Loppers are a large version of hand pruners that work on the same shearing principle, using bypass or anvil type cutting blades. The main difference is that loppers have long handles – sometimes with extensions that help you reach up to a meter into a tree or shrub to cut mature, woody stems. The long handles and heavier blades of the loppers make it easier to cut green branches up to 2.5 cm or one inch in diameter.
A pruning saw is unlike any saw. Unlike the crosscut and rip saw, a pruning saw cuts on both the front and back strokes, halving the labor needed to get the job done.
Unlike your camp saw, which is used to cut small branches to make a campfire, a pruning saw is designed to cut green wood. You will find the difference striking. And the job of using a good net size saw a joy over anything else.
Chain saw. Unless you have been trained in the correct and safe use of a chainsaw, we recommend that you skip this step. Removing one of your own limbs is never the idea behind a good pruning job.

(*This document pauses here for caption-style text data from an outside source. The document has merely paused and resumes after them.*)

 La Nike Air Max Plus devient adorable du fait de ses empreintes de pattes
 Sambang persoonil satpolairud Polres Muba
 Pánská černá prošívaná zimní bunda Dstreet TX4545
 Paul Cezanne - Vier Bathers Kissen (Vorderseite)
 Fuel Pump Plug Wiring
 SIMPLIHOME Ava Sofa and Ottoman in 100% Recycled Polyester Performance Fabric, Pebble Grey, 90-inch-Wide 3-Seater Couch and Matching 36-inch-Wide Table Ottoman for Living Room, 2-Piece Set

There are now excellent long-handled rechargeable chainsaws that are lightweight and relatively easy to use. Stihl makes a great rechargeable model. After all, if the chain is several feet away from you, what can go wrong? A lot – for example, a limb falling on your head. This is another reason why signing up for a chainsaw course, like Mark did, is a good idea. Landscape Ontario has an excellent one at horttrades.com/training.
Your pruning equipment does not stop at the cutting tool. Other essentials to ensure safe and efficient work:
- Thick gloves. Let’s say you miss cutting the branch and the blades hit your finger. Do not laugh. Heavy leather gloves help protect fingers and hands. If your gloves have a long cuff to protect your wrist and forearm, great.

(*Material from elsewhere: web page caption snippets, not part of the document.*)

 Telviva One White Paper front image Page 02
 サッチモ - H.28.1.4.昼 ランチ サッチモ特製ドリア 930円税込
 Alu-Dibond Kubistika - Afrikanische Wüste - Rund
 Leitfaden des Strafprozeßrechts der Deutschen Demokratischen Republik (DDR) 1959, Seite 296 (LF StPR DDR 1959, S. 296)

- Protective glasses. Obvious — and important. The sawdust created by limb removal is a hazard to your eyes. The same goes for small branches of shrubs and trees since we often don’t see that little stalk coming our way.
- Long sleeves. Wearing a long-sleeved shirt is particularly advisable if you are working with conifers such as spruce or juniper, which have prickly foliage. Exposed forearms that come into contact with junipers often suffer from “juniper rash”.
- Safety boots. For any limbs that crash to the ground from somewhere in a tree, there is a risk of foot injury. Not to mention tripping over the roots of mature shrubs and trees while your attention is focused on the limbs above your head. Steel-toed boots offer a level of wearer confidence that’s hard to describe, and they’re not always as clunky as the construction boots you probably have in mind. We love Blundstones. Put it this way: when you know the risk of bodily injury is minimized, your confidence levels increase and it helps you make smarter choices. Leave the flip flops on the deck.
If this all seems a bit obvious, thank you for your awareness of the risks. Unlike the rest of us, for whom this reminder can be very helpful.